If you restart tb after running with the env vars set, the log get written back to empty and then the new session is recorded. Maybe that's what's happening?
Now that I have the "sync" option, I'm getting some logging:
2022-08-24 09:23:18.172972 UTC - [Parent 18816: Main Thread]: I/IMAP queuing url:imap://Aleksi.Suhonen@imaps.axu.tm:993/select>.Drafts
2022-08-24 09:23:18.173625 UTC - [Parent 18816: IMAP]: D/IMAP ImapThreadMainLoop entering [this=7f79436c8600]

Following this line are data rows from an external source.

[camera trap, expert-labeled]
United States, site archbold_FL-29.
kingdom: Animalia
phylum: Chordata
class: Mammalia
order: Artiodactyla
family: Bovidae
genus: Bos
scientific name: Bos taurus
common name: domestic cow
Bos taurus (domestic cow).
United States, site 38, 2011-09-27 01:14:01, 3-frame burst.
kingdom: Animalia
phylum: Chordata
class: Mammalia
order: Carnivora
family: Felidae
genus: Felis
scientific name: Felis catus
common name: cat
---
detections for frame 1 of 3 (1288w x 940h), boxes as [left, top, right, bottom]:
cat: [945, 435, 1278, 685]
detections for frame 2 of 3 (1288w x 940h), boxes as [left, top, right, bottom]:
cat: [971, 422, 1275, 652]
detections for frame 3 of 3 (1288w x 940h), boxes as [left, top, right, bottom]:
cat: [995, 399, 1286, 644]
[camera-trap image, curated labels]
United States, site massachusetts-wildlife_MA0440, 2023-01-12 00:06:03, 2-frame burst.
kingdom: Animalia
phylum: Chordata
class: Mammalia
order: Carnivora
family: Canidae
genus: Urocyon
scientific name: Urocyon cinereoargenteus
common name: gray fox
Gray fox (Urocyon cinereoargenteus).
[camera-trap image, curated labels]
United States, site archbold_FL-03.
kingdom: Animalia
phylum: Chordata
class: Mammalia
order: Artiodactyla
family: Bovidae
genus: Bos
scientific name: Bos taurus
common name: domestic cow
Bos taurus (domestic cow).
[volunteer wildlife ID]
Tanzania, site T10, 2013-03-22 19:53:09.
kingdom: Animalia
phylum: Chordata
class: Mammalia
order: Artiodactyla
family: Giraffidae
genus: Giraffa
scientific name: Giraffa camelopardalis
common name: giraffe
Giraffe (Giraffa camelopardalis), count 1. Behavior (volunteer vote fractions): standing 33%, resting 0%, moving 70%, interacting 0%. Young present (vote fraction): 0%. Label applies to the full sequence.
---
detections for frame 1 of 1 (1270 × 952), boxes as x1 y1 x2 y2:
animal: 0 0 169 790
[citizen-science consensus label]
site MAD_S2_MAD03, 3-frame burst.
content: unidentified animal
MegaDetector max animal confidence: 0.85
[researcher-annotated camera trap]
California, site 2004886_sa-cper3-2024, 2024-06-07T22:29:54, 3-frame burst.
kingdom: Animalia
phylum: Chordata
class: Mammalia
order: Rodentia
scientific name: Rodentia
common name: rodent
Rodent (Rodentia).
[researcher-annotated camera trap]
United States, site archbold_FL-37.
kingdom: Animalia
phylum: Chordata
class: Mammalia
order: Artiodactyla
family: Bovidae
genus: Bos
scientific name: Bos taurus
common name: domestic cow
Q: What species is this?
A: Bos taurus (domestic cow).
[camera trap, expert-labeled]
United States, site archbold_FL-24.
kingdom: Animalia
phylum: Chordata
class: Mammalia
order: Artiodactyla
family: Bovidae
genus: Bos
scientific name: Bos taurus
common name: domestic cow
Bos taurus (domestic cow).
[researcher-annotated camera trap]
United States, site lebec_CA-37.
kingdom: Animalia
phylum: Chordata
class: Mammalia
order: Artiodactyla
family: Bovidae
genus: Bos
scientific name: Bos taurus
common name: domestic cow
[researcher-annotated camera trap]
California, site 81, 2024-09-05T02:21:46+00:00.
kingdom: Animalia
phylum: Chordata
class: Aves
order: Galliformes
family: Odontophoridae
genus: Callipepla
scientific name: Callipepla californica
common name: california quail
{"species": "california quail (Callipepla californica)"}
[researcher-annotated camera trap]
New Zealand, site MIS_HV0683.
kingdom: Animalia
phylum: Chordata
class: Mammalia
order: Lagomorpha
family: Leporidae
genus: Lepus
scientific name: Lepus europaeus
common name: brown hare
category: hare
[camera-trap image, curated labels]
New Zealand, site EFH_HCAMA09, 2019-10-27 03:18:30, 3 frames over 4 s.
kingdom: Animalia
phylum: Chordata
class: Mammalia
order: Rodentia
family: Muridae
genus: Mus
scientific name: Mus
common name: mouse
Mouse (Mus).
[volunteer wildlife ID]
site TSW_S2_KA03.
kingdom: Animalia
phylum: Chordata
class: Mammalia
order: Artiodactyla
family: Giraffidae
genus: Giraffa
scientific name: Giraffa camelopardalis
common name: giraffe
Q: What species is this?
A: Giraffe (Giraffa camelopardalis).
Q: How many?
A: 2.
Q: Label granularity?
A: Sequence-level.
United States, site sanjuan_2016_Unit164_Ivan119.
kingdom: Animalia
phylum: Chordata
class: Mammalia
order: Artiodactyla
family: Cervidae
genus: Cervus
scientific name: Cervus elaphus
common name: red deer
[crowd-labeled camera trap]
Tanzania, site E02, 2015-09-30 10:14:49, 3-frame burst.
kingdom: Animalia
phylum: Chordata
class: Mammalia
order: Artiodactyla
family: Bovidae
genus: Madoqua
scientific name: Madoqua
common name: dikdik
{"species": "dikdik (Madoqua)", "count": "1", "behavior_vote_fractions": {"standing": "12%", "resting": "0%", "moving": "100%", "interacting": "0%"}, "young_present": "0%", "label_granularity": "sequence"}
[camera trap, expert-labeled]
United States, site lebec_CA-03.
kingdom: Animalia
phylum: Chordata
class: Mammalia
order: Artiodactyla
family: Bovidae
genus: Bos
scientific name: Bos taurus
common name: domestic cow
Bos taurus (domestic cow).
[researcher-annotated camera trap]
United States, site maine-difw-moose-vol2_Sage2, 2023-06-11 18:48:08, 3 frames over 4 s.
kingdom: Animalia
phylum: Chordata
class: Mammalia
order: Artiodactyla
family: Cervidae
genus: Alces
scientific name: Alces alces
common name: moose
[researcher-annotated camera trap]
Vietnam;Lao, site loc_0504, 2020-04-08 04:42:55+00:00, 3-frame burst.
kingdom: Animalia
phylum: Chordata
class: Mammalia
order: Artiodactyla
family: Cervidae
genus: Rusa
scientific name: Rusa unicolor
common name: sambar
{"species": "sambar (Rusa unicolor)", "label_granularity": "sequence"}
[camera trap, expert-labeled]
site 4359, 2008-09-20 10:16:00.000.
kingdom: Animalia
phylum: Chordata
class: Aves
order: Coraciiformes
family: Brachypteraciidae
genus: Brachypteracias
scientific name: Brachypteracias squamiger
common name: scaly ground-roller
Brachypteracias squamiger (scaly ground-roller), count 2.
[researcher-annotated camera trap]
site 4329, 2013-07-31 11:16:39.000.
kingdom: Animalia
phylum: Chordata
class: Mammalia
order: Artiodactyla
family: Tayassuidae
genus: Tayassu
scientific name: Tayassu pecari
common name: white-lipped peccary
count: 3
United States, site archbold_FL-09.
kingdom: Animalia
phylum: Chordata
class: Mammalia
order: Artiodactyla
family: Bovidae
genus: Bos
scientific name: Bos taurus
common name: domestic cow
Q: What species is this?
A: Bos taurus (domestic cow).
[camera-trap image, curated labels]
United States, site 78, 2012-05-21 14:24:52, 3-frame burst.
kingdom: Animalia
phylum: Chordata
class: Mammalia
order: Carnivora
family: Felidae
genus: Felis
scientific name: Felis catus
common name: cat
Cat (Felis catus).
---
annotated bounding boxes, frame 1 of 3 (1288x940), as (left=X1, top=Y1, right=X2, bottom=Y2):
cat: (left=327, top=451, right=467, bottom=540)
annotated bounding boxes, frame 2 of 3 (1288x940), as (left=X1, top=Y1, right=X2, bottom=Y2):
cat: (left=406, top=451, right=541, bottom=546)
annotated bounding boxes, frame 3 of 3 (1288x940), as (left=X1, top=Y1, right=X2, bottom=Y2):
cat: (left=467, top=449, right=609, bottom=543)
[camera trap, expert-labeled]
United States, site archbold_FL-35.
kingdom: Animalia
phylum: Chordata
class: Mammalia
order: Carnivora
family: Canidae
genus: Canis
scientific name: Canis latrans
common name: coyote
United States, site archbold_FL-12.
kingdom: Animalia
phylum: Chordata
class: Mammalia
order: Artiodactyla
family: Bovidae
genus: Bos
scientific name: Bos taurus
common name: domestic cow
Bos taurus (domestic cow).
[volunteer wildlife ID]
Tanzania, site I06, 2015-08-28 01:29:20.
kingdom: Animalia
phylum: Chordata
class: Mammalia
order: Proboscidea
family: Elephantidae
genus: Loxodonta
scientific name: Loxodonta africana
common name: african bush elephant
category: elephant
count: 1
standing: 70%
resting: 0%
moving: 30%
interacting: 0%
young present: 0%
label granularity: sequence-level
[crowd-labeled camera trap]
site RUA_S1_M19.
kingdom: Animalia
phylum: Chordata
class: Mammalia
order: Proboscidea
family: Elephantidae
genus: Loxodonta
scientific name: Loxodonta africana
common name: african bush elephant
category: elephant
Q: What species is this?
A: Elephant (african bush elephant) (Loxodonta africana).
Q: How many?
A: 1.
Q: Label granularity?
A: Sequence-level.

2022-08-24 09:23:18.366779 UTC - [Parent 18816: Main Thread]: I/IMAP queuing url:imap://Aleksi.Suhonen@imaps.axu.tm:993/select>.INBOX
2022-08-24 09:23:18.593610 UTC - [Parent 18816: Main Thread]: I/IMAP 7f79436c8600:imaps.axu.tm:NA:SetupWithUrlCallback: clearing IMAP_CONNECTION_IS_OPEN
2022-08-24 09:23:18.593757 UTC - [Parent 18816: Main Thread]: I/IMAP 7f79436c8600:imaps.axu.tm:NA:SetupSinkProxy: got m_imapMailFolderSink
2022-08-24 09:23:18.593831 UTC - [Parent 18816: IMAP]: I/IMAP 7f79436c8600:imaps.axu.tm:NA:ProcessCurrentURL: entering
2022-08-24 09:23:18.593860 UTC - [Parent 18816: IMAP]: I/IMAP 7f79436c8600:imaps.axu.tm:NA:ProcessCurrentURL:imap://Aleksi%2ESuhonen@imaps.axu.tm:993/discoverallboxes: = currentUrl
2022-08-24 09:23:19.308568 UTC - [Parent 18816: IMAP]: D/IMAP ReadNextLine [rv=0x804b0014 stream=7f793b41e7e0 nb=0 needmore=1]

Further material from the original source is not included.